Data extract ▸

*** Begin section ***

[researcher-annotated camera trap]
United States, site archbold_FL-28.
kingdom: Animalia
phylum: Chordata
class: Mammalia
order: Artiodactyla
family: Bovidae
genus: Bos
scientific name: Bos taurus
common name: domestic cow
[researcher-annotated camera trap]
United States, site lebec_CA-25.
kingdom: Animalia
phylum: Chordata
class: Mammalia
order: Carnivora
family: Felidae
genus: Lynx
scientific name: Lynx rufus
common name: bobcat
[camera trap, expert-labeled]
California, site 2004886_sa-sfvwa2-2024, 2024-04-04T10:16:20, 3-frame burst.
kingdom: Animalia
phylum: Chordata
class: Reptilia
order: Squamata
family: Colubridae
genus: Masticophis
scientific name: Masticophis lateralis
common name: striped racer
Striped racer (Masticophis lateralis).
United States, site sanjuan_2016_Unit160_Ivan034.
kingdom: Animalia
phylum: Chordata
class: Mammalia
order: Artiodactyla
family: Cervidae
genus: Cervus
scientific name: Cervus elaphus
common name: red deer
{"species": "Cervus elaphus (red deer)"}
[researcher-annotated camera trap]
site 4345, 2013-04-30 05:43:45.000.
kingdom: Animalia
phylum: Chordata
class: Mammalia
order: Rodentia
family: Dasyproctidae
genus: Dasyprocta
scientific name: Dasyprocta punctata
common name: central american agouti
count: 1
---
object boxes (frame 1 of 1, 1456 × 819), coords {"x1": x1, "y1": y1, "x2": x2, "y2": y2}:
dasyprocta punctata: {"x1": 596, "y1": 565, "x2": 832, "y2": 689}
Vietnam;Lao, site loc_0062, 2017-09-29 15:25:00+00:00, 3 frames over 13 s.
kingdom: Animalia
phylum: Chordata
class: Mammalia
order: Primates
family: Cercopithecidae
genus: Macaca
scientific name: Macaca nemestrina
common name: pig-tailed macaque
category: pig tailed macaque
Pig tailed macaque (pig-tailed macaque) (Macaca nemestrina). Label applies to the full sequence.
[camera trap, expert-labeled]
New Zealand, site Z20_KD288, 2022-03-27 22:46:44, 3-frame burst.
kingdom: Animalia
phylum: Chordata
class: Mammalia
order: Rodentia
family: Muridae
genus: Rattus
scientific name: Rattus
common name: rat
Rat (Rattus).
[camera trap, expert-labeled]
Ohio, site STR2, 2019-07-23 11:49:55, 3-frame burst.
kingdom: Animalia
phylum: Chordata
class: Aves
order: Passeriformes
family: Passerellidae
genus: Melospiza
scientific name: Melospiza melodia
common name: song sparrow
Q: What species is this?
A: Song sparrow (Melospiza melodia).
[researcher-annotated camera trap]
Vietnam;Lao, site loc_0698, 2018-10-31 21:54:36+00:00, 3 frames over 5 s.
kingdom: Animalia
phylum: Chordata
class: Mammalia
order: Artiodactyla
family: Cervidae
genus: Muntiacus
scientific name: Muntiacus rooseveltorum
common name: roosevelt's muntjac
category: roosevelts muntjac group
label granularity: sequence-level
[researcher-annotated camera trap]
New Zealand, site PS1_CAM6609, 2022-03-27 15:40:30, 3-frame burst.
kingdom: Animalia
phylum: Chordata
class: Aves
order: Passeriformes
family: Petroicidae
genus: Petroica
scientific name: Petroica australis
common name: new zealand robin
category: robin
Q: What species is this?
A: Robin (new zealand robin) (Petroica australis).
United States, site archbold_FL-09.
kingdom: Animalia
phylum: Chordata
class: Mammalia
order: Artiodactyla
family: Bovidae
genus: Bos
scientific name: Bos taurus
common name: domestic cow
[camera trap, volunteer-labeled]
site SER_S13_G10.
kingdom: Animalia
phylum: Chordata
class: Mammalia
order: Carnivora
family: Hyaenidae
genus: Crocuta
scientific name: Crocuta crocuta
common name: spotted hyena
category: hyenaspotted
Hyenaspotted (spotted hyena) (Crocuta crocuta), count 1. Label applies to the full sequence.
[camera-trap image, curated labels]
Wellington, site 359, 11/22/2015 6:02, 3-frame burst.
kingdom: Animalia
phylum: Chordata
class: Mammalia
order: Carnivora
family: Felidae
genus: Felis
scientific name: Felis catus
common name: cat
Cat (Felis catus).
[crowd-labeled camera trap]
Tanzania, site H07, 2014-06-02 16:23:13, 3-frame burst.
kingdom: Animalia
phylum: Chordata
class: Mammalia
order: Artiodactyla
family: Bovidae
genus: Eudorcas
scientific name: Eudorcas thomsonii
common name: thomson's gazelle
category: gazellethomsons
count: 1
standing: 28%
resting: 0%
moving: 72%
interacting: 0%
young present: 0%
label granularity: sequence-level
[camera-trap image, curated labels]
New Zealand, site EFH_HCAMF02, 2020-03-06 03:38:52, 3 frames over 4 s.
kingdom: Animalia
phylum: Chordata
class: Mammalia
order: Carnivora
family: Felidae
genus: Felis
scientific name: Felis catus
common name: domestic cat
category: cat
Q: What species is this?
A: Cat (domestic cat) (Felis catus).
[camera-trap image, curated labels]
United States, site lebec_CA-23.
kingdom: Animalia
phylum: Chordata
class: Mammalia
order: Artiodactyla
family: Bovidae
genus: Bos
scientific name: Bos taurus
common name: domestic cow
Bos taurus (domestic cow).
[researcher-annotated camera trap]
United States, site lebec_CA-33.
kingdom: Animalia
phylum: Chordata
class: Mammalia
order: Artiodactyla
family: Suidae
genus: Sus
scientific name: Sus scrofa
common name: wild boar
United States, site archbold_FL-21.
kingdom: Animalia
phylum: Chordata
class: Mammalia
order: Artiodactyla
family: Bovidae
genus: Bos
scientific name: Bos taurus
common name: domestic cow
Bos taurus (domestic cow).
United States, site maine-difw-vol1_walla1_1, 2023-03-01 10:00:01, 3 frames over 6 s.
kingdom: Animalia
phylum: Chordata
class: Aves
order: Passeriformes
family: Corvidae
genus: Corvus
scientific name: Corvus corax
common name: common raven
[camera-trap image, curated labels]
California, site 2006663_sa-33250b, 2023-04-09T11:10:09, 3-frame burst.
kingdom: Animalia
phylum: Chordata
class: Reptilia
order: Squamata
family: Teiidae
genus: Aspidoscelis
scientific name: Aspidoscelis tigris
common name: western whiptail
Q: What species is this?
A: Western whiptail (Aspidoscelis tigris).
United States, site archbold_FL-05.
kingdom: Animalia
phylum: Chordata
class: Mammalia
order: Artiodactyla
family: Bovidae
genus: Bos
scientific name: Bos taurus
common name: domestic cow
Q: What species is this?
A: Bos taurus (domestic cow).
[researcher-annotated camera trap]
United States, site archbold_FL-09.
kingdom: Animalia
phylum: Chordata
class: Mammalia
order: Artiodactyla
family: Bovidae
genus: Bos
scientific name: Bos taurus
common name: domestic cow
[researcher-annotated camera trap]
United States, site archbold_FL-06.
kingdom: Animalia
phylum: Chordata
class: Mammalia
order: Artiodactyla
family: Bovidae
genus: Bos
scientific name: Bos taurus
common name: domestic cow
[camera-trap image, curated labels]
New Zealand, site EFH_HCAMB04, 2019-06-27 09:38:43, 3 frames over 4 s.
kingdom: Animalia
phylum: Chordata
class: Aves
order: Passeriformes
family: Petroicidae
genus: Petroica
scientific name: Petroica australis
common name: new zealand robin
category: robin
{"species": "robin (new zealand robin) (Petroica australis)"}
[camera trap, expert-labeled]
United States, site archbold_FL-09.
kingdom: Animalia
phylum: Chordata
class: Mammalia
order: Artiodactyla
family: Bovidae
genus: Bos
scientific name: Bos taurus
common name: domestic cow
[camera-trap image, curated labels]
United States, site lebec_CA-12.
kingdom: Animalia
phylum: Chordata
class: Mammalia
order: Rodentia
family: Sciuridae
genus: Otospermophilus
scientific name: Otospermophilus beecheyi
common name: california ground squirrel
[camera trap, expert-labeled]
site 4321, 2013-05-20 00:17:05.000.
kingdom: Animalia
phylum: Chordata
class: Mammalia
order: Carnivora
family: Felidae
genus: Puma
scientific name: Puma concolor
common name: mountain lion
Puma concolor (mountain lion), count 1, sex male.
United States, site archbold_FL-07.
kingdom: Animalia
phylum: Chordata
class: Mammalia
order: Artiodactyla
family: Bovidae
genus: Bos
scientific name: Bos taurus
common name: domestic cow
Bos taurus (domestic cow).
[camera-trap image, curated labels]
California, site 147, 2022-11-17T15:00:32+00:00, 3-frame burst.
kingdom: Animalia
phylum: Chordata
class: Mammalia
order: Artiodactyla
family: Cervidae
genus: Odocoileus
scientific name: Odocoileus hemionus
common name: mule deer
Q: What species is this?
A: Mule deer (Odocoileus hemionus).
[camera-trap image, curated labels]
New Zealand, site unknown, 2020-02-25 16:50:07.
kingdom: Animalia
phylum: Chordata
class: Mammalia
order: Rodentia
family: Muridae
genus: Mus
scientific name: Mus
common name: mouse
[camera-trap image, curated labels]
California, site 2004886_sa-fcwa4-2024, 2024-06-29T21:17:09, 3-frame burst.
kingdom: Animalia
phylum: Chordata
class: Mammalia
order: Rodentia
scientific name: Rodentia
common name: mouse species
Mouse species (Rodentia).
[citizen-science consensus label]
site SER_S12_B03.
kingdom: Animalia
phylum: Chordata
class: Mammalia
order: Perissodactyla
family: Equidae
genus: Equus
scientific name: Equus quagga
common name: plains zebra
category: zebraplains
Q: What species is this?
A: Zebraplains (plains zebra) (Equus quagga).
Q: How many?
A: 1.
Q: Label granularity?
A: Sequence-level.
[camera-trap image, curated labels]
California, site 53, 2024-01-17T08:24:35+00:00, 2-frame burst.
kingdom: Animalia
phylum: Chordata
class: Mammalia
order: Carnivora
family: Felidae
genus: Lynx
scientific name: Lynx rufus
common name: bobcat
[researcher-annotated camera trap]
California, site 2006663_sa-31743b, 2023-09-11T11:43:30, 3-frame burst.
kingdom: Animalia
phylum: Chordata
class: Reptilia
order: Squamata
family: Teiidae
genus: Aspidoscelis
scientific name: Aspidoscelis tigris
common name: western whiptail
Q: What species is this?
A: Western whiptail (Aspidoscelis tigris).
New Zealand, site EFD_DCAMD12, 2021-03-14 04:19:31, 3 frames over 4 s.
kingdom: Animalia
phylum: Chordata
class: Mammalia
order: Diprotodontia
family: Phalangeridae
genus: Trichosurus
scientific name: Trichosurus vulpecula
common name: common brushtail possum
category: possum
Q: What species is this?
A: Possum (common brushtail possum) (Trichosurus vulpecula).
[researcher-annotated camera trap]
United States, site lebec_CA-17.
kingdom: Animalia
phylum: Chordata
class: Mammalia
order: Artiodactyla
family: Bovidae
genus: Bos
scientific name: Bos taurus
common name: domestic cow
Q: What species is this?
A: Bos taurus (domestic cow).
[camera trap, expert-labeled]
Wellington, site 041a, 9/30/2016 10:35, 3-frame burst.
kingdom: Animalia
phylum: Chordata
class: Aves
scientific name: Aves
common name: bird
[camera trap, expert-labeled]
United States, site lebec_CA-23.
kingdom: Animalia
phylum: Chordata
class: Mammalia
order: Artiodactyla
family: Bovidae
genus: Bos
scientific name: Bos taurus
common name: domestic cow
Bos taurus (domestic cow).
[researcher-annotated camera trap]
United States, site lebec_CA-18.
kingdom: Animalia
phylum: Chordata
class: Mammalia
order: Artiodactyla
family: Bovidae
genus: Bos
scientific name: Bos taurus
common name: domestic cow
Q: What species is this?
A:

*** End section ***

What is required ▸ Please give a count of the lines in the records where the word "over" occurs, with nothing besides it.

Written response ▸ 6